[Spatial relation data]
-- begin --
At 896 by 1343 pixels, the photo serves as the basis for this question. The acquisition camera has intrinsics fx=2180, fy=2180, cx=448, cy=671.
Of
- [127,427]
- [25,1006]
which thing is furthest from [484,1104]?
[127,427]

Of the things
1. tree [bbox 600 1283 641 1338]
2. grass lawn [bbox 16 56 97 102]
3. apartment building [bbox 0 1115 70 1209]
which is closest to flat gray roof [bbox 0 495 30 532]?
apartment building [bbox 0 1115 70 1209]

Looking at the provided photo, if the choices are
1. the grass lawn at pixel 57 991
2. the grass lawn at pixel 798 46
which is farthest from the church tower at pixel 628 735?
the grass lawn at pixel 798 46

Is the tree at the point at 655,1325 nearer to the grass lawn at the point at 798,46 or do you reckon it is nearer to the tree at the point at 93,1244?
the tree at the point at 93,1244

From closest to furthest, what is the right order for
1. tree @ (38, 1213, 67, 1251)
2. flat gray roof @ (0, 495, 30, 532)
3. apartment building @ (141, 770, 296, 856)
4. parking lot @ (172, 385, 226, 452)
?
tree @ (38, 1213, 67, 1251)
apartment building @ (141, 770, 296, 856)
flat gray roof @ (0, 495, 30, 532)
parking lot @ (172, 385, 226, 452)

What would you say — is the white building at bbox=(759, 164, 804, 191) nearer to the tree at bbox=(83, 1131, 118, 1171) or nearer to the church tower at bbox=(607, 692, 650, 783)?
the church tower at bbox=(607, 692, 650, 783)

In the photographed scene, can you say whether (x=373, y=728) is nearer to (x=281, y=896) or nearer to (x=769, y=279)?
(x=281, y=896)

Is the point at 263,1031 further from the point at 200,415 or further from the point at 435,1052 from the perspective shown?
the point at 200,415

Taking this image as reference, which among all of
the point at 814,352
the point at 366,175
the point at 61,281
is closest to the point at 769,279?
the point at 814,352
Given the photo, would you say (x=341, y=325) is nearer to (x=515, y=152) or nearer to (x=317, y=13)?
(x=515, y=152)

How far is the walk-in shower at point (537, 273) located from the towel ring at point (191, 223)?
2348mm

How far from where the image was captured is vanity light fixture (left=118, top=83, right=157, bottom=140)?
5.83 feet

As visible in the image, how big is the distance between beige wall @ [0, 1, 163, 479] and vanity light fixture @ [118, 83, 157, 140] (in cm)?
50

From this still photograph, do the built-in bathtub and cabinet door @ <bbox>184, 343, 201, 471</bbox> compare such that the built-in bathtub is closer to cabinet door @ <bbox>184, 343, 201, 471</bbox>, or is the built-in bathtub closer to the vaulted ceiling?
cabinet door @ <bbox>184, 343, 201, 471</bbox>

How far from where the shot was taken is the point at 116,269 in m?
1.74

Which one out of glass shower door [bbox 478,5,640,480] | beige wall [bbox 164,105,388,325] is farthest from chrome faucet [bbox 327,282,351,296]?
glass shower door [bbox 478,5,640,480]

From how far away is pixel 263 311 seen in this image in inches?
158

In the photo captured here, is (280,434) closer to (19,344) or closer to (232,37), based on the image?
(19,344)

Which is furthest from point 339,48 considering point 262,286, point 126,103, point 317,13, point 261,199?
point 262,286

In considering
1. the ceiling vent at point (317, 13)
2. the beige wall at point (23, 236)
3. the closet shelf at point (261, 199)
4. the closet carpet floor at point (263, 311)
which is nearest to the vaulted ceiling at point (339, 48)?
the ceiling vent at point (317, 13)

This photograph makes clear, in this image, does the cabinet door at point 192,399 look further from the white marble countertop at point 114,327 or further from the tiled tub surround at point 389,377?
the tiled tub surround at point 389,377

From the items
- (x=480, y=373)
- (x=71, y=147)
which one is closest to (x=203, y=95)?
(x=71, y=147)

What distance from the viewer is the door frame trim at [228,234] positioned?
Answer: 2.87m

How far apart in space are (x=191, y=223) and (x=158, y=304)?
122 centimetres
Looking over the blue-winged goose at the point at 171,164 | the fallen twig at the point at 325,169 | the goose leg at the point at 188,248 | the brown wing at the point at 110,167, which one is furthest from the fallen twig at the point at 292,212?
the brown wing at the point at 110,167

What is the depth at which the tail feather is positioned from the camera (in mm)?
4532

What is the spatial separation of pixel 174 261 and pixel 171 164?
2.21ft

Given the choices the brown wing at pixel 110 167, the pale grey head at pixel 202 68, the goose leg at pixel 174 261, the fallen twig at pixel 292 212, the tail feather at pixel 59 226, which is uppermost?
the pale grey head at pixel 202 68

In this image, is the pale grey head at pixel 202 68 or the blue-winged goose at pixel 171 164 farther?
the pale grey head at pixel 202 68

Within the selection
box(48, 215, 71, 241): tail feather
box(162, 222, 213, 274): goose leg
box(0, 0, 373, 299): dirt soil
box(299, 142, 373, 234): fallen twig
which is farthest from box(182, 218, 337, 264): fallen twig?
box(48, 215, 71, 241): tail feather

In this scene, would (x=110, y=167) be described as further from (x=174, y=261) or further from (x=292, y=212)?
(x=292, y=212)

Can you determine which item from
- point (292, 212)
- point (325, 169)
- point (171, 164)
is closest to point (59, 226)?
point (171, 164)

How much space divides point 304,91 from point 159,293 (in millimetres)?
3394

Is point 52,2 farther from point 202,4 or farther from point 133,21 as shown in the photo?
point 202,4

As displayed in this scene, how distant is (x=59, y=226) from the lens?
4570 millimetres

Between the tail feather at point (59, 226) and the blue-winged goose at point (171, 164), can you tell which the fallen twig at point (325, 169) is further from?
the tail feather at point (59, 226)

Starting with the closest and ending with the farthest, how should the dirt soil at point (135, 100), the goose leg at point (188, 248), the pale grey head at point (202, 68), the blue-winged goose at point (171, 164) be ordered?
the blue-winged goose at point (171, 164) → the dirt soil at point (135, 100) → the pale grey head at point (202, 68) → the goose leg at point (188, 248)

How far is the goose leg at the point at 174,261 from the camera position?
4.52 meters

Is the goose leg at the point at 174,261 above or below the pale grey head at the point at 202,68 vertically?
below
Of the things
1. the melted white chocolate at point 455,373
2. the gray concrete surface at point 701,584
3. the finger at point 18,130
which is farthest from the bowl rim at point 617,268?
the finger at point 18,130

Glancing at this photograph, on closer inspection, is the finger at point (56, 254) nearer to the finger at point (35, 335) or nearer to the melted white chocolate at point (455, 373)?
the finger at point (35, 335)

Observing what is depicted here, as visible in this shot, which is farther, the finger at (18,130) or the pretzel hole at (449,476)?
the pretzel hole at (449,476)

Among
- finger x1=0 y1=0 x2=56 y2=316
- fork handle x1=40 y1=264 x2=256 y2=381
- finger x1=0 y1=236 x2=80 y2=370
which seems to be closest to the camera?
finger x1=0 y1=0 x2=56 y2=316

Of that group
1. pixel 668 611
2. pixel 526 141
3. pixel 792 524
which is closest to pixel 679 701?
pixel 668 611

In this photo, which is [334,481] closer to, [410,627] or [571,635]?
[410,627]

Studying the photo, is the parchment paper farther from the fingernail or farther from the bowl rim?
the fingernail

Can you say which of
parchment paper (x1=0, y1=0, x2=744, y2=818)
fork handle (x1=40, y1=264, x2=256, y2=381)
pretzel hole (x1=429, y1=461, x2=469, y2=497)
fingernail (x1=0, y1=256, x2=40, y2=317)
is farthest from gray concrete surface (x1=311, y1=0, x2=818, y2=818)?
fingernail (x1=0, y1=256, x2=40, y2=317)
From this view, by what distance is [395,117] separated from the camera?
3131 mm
-- end --
= Problem description =
Locate the line that contains "Of that group". Repeat it and every line after it, up to and including the final line, exactly.

= Answer in full =
Of that group
1. pixel 668 611
2. pixel 526 141
3. pixel 792 524
which is closest to pixel 679 701?
pixel 668 611

In this photo, which is [334,481] closer to, [410,627] or [571,635]?
[410,627]

Studying the photo, is the parchment paper farther from the fingernail or farther from the bowl rim?
the fingernail

Can you say which of
parchment paper (x1=0, y1=0, x2=744, y2=818)
fork handle (x1=40, y1=264, x2=256, y2=381)
pretzel hole (x1=429, y1=461, x2=469, y2=497)
fingernail (x1=0, y1=256, x2=40, y2=317)
is farthest from gray concrete surface (x1=311, y1=0, x2=818, y2=818)?
fingernail (x1=0, y1=256, x2=40, y2=317)
From this view, by what distance is [395,117] separated from the camera?
3131 mm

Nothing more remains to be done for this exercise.